You can upgrade with ‘yum update’

Release notes here:

http://wiki.CentOS.org/Manuals/ReleaseNotes/CentOS7

Enjoy, Johnny Hughes

15 thoughts on - CentOS 7 (1511) Is Released

  • I just updated to 7.2 from 7.1. I did lsb_release -a and it says 7.2.1511. I haven’t rebooted yet, which items would run with new binaries, anything that isn’t running yet? Ssay I had apache running, it wouldn’t pick up new apache until a reboot, right?

    Thanks,

    -wes

  • You can always use the “needs-restarting” script to see what you need to restart.

    [Someone suggested “lsof | grep DEL | grep /usr” as an alternative. I haven’t used that approach or compared it to “needs-restarting” so don’t know exactly which is a better approach.]

    With an update from one point release to another I would think that you’d have a rather unstable system until you do a reboot.

  • Well the point seems rather moot for the present update as there is no way you should not reboot after the milestone of a point release …

  • No discrepancy here ;-)

    I just wanted to share this because some of the plug-ins didn’t exist before and therefore not everyone is aware of them…

    //Zdenek

  • Am 15.12.2015 um 14:31 schrieb Zdenek Sedlak :

    If updated via rpm/yum, they do a “condrestart”, but OPs context is an 7.1503 to 7.1511 “upgrade”. Thus, the execution environment changes significantly (glibc, kernel etc.) and this should be addressed with a reboot. If in the future only a “service” (e.g. httpd) gets an update, then rpm handles the restarting process of the running service.

  • Thank for the explanation. When did this change? I always believed the running daemon is not touched by rpm/yum…

    IMHO this is a dangerous behaviour because of possible configuration changes which need to be merged first…

    //Zdenek

  • The change was made years ago. From the lack of screaming, you can tell that rpm is being reasonably clever about it.

    Apache, for example, checks its config syntax before restarting: man apachectl, see ‘graceful’ and ‘restart’.

    — greg

  • I can find no evidence that rpm does anything of the sort. httpd restarts on upgrade because its maintainers included a command to do so in the %posttrans scriptlet.

    httpd checks its configuration syntax before *reloading* which is not what happens during an rpm upgrade.

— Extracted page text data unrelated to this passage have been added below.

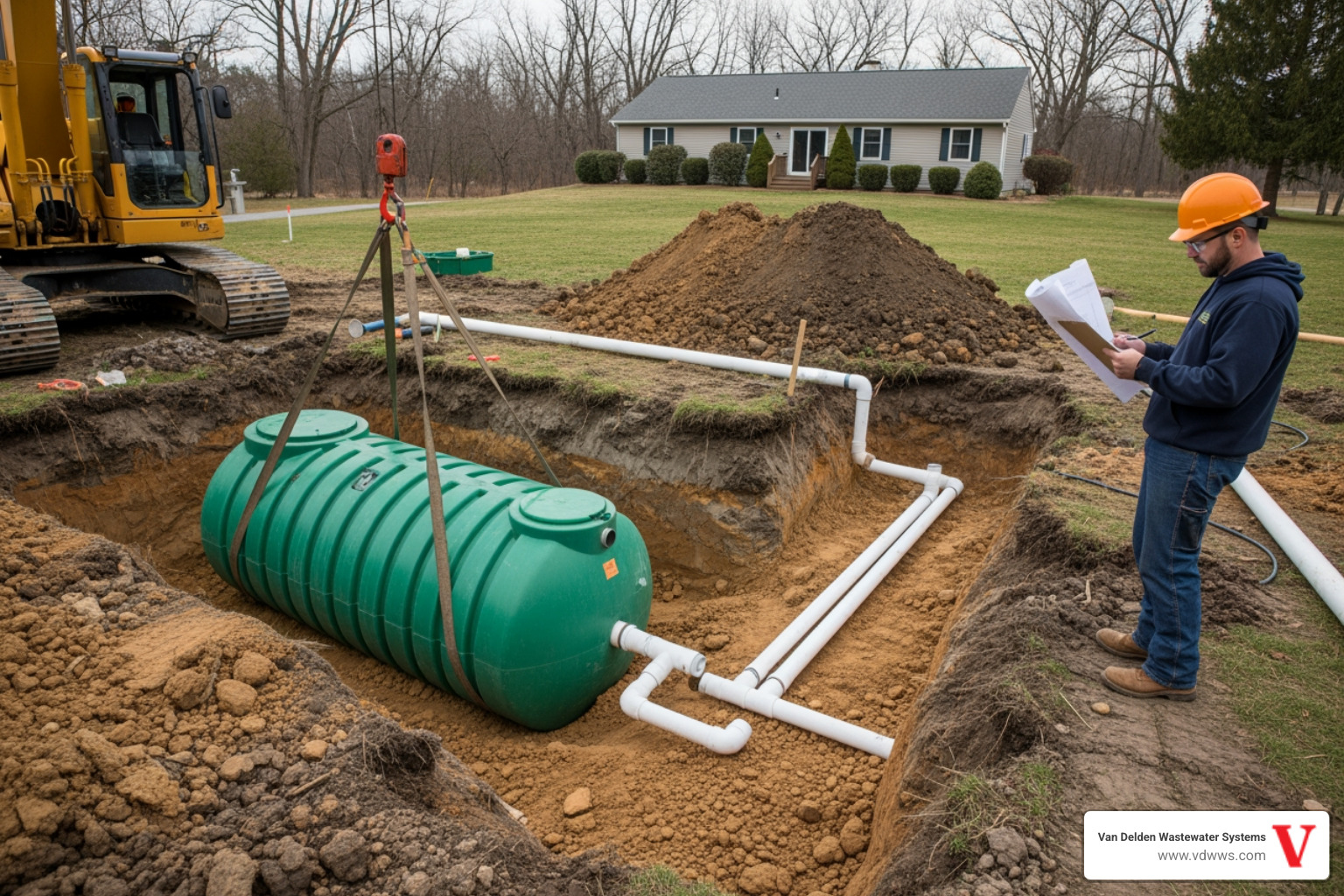 Van Delden Wastewater Systems
www.vdwws.com
V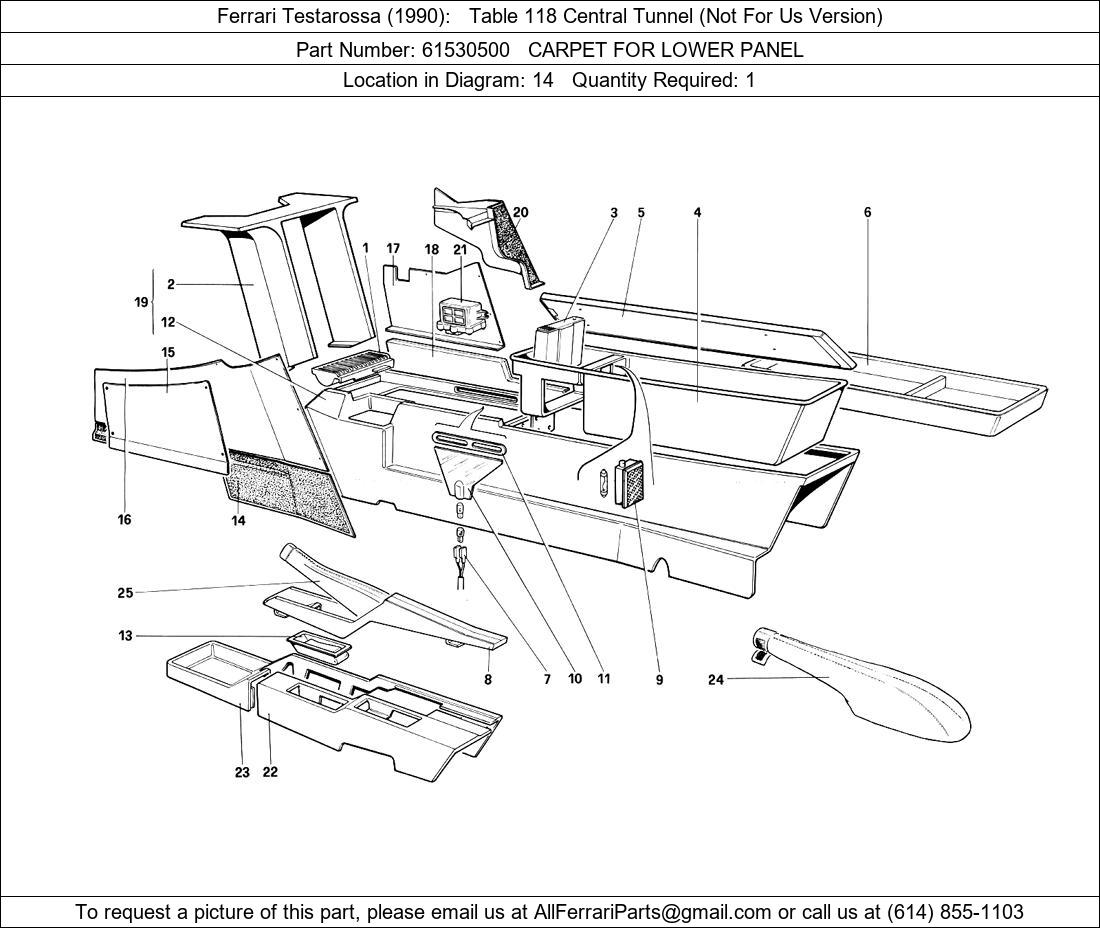 Ferrari Testarossa (1990): Table 118 Central Tunnel (Not For Us Version)

Part Number: 61530500 CARPET FOR LOWER PANEL

Location in Diagram: 14 Quantity Required: 1

20
3
5
4
6
1
17
18
21
2
19
12
15
16
14
25
13
8
7
10
11
9
24
23
22

To request a picture of this part, please email us at AllFerrariParts@gmail.com or call us at (614) 855-1103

An upgrade will run “systemctl try-restart”, which stops and starts the service if it is running.

  • I can think of another example of a package restarting a service:

    The glibc and glibc-common packages run a command called
    /usr/sbin/glibc_post_upgrade.x86_64 or
    /usr/sbin/glibc_post_upgrade.i686 (depending on whether its an x86_64
    or i686 package) in their RPM postinstall scriptlet.

    It runs service sshd condrestart if it detects that
    /etc/rc.d/init.d/sshd exists (so, nothing on systemd-based systems). It also runs ‘telinit u’ too.